[Exercise directions]
Take the line that contains "Approximately how far" and all lines after it, up to and including the last line of the data, and write them out exactly; nothing else belongs in the answer.

[Dataset]
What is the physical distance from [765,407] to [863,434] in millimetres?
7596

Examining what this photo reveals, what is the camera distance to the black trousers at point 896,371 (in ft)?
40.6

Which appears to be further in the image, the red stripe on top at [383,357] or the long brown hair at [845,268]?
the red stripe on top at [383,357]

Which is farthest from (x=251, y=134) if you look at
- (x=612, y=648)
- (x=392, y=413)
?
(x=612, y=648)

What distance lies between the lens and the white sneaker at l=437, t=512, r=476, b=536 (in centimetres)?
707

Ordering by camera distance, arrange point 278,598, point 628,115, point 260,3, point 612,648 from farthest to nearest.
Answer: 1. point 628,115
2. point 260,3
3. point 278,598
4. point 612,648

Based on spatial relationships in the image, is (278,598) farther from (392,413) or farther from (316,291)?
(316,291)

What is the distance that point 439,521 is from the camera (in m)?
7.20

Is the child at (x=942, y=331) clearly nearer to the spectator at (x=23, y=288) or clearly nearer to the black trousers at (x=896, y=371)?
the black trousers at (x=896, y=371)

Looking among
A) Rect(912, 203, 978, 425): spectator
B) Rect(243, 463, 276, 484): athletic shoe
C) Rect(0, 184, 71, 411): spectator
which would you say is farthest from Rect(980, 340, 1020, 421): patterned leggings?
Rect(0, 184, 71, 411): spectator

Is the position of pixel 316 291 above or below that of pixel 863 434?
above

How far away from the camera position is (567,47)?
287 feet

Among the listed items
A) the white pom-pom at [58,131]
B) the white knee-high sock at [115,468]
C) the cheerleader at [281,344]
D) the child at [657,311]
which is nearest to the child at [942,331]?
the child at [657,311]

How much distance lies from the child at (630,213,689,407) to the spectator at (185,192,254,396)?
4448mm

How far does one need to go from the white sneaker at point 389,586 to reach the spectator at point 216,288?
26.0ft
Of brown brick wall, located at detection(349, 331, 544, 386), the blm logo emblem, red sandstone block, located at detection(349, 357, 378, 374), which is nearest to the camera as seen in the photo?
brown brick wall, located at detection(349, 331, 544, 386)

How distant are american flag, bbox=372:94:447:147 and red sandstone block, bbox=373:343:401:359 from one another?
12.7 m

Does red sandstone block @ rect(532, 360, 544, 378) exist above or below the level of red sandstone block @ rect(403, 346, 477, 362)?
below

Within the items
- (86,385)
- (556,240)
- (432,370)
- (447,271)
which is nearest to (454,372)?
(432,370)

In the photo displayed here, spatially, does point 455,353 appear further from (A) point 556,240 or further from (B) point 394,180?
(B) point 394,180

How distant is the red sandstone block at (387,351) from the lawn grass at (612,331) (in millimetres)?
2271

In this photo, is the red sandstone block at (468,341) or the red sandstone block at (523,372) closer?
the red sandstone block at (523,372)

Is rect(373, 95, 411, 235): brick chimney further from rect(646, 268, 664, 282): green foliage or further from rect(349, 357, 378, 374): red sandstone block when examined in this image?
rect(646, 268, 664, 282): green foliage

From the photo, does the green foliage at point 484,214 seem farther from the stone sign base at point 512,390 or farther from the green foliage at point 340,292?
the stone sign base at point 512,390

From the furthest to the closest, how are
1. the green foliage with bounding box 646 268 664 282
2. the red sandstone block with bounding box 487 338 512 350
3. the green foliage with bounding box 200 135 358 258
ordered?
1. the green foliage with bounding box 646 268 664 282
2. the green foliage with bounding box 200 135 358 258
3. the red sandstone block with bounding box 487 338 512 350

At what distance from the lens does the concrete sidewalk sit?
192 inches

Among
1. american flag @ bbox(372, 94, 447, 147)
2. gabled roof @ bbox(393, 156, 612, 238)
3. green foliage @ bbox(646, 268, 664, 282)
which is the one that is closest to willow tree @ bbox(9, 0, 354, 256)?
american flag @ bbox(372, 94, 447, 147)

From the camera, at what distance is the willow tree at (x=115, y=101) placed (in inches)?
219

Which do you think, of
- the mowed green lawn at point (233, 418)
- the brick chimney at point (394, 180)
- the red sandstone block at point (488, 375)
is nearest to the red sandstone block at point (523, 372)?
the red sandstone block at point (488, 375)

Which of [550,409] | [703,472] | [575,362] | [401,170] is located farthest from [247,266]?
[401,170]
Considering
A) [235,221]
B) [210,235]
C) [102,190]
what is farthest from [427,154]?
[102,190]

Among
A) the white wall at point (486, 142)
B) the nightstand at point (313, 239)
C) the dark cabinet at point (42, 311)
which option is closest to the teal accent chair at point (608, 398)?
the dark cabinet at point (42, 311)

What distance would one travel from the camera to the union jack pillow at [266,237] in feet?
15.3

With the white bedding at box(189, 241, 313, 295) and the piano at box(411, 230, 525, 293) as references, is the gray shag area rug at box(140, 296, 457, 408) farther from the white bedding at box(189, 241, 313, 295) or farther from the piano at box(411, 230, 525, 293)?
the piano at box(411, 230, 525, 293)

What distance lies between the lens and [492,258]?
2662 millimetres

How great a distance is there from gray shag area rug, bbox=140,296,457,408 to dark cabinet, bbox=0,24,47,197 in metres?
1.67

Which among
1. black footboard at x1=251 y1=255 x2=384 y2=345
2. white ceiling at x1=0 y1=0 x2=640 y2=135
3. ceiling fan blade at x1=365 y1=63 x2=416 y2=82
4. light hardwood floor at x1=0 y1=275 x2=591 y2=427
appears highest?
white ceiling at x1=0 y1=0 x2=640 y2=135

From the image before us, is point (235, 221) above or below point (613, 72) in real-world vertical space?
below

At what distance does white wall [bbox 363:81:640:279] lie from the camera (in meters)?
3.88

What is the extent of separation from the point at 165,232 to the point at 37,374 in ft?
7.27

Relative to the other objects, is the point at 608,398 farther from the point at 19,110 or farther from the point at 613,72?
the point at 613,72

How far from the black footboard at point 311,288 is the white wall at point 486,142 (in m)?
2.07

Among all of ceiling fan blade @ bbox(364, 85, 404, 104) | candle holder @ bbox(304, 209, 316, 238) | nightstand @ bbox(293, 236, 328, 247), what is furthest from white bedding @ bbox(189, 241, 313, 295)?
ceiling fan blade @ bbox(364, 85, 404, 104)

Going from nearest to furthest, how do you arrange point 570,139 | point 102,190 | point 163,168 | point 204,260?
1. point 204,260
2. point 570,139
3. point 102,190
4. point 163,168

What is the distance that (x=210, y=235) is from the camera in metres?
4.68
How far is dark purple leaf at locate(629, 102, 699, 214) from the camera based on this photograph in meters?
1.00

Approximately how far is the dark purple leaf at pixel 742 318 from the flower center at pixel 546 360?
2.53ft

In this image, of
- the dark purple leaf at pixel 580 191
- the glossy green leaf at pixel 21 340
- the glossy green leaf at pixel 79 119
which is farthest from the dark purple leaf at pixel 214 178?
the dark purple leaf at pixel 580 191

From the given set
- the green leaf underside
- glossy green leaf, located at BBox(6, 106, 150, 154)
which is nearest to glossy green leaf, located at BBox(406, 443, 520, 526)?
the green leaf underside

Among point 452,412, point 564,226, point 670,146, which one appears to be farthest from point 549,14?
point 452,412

[Answer to the task]
Approximately how far is the dark purple leaf at pixel 742 318 from the flower center at pixel 546 360?
2.53ft

In this image, of
- the dark purple leaf at pixel 580 191
- the glossy green leaf at pixel 21 340
- the glossy green leaf at pixel 79 119
which is farthest from the dark purple leaf at pixel 214 178?
the dark purple leaf at pixel 580 191

From the given set
- the green leaf underside
- glossy green leaf, located at BBox(6, 106, 150, 154)
which is nearest to glossy green leaf, located at BBox(406, 443, 520, 526)?
the green leaf underside

Among point 452,412, point 564,226, point 670,146, which one appears to be farthest from point 549,14?
point 452,412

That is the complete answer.